Attack on the idea of India: A Decade of Social, Political and Economic Strife
An excerpt from the book 'Attack on the idea of India: A Decade of Social, Political and Economic Strife' by Prasanna Mohanty.

Attack on the idea of India: A Decade of Social, Political and Economic Strife: What happens when tax incentives for corporate entities keep rising, like the corporate tax cut of September 2019 (FY20) amidst a fiscal crisis, the PLIs and DLIs and a host of other incentives to manufacture and export goods? The peak base rate for corporate entities has fallen from 30% to 22% (without exemptions) for existing manufacturing units and the minimum alternate tax from 25% to 15% for new manufacturing units. “Effective tax rate” (minus all tax incentives) – not available for FY22 and FY23 – for corporates making profit before tax (PBT) of over Rs 500 crore is 19%. It ranges from 22.5% to 24.8% for the rest – lower for corporates with more PBT and higher for those with less PBT (maximum of 24.8% for those registering PBT of Rs 0-1 crore).

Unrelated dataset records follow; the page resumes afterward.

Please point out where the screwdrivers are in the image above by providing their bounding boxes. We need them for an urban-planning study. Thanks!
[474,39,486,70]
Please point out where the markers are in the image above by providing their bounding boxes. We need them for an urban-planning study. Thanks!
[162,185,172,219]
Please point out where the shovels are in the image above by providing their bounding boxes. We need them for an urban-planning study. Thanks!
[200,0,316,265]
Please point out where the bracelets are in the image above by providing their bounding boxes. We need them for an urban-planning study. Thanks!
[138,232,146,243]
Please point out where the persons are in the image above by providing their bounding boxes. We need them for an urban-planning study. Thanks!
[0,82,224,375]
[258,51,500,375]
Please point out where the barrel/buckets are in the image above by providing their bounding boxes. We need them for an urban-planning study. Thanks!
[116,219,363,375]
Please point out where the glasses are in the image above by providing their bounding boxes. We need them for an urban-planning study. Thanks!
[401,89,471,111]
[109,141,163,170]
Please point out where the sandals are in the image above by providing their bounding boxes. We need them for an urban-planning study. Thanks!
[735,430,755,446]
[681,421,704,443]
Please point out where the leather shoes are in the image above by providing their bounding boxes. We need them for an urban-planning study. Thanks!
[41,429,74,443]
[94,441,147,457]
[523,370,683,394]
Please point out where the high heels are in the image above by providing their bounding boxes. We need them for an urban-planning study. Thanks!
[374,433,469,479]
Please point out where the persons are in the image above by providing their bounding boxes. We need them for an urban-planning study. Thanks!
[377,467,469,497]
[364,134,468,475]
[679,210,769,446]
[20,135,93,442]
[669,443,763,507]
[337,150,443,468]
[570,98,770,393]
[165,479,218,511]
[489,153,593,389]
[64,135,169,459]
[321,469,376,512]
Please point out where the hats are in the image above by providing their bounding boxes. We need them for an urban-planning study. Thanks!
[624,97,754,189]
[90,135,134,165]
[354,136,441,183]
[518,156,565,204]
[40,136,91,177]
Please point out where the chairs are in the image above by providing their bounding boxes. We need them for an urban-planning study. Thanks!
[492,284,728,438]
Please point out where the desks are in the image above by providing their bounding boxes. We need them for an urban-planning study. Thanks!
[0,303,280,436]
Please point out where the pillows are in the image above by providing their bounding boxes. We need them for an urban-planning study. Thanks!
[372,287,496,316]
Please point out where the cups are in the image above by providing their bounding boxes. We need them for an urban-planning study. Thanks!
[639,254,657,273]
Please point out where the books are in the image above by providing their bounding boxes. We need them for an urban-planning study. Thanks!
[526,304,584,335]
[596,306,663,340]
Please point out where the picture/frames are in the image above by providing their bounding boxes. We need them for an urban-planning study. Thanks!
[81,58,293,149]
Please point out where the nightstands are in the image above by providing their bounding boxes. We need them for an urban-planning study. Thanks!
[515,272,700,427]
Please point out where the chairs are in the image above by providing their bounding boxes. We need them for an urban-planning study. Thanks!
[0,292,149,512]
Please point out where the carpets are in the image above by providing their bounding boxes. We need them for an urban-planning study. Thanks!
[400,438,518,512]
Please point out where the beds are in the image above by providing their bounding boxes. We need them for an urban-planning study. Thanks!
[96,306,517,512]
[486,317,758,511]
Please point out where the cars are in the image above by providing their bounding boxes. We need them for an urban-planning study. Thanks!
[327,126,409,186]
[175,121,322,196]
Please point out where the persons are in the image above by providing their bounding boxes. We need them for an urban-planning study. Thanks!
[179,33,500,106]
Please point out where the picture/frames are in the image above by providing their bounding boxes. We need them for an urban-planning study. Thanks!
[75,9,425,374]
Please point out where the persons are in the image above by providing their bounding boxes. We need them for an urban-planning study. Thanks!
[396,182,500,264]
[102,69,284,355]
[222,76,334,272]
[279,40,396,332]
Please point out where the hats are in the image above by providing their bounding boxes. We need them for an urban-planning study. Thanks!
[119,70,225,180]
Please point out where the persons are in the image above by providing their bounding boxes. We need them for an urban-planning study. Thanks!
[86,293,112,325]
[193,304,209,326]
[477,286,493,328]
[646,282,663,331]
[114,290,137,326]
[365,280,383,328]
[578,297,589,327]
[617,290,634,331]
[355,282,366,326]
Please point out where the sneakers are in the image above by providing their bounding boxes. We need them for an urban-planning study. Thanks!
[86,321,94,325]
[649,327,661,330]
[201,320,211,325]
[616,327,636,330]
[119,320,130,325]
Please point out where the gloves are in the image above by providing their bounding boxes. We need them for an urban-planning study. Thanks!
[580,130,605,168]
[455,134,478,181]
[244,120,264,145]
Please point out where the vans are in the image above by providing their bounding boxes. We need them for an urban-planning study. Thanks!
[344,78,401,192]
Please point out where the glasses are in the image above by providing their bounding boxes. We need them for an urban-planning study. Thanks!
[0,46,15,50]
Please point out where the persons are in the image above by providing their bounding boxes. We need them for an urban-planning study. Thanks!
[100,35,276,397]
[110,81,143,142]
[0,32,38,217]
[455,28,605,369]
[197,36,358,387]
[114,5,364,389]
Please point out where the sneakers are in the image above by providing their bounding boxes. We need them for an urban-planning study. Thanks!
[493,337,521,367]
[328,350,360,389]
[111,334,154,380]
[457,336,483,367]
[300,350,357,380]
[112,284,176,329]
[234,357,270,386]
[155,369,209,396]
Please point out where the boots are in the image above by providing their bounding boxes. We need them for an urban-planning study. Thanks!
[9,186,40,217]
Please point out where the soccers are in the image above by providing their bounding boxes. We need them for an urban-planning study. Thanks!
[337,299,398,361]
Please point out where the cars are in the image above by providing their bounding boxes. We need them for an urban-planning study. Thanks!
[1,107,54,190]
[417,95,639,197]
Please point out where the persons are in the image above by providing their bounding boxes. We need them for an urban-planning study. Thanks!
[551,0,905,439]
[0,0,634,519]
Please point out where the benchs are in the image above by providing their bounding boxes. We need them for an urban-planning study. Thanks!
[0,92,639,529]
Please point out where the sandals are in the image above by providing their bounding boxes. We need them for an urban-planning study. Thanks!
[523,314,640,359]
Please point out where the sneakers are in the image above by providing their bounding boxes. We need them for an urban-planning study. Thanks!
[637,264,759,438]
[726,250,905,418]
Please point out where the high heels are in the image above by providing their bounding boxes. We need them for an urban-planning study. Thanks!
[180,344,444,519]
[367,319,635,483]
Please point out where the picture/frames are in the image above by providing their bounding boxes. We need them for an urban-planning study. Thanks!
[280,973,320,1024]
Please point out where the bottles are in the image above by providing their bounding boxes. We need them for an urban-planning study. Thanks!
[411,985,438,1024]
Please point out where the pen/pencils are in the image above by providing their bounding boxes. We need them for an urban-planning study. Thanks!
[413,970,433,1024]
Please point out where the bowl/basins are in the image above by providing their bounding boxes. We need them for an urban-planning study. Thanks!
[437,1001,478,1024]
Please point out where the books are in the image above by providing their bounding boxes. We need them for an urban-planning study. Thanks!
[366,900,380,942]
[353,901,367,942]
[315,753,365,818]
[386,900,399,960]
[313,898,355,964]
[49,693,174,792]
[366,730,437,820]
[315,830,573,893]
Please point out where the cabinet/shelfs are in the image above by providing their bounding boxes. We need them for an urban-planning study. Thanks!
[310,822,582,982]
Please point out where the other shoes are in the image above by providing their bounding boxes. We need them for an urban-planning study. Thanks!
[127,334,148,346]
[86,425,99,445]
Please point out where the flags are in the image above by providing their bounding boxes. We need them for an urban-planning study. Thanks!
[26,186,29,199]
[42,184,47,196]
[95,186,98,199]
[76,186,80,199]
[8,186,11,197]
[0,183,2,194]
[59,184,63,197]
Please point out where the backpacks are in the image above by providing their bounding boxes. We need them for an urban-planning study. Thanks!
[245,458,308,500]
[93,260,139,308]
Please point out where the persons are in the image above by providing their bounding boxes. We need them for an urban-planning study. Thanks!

In contrast, the peak tax rate for individuals remains 30% (taxable slab of Rs 15 lakh and above without exemptions) – 5 percentage points higher than for corporate entities. It must also be noted that corporate entities are taxed on their “profits”, that is, after deduction of expenses while individuals pay tax on their “incomes” without deduction of expenses.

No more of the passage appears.